— Exercise instructions —
- A) Using the reply about China and intellectual property, explain in one to three sentences why the writer doesn't find the term "sociopathic" very useful.
- B) Carry on the reply about China and intellectual property from its last sentence.

2. I did not deny that Xi’s behaviour is “sociopathic”. What I criticised was the sweeping statement that “the world” is turning against China. I pointed out that attitudes around the world are mixed, not
uniformly hostile.
But I don’t think the term “sociopathic” is very useful. It could apply to many governments around the world. If concentration camps are sociopathic, then the Australian government is sociopathic, because it locks refugees in detention centres.
Le me to respond to See’s criticisms. First, Slee is correct that “the whole concept of intellectual property should be questioned.” IF we lived in a socialist society then of course everyone in the world would find it in their interest not merely to share intellectual innovations but to abolish the entire concept of intellectual property. But we don’t. Given capitalism, I defend intellectual property when it’s legally acquired, not stolen.

— Data shown —
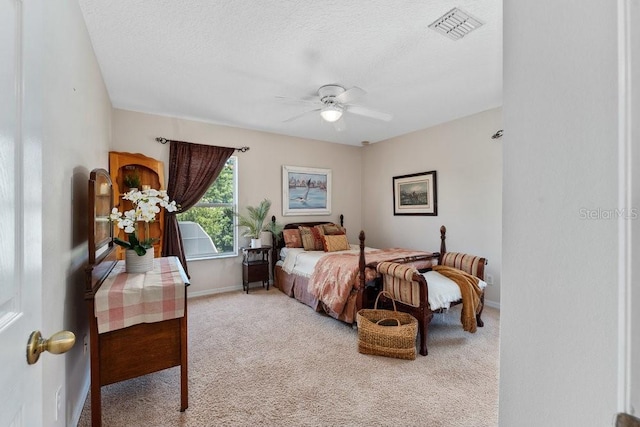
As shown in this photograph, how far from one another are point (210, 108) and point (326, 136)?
6.89 feet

— Responses to the exercise —
- A) The writer thinks the term could apply to many governments around the world. If concentration camps count as sociopathic, then so does the Australian government, because it locks refugees in detention centres.

- B)
Last January, I listened to David Harvey say that he supported the Chinese theft of intellectual property — as he was sitting at a table in the Verso Books loft in Brooklyn. Verso’s business model, obviously, is based on intellectual property, and Harvey himself makes not a few bucks selling his books. Would the professor be willing to give up his intellectual property and give away his books for free? I asked him that. He would not give me a straight answer. Hypocrite. We don’t live in socialism, we live in capitalism, and the Chinese gangster-commmunist-capitalists are the world’s leading tech and IP thieves.
Stalinist bureaucratic collectivist ruling classes are poor innovators. The Chinese have been trying to build a simple car to compete with the likes of GM or VW or Toyota or Mercedes for three decades, without success. They’ve been trying for two decades to catch up and overtake the West in microchips. They’re still decades behind. In a totalitarian system where critical thought has been formally outlawed (see my book), where independent-thinking professors are regularly fired, where there’s no IP such that inventions are regularly ripped off, even before they get produced, in that kind of system, neither China’s state nor even its private companies are very good innovators.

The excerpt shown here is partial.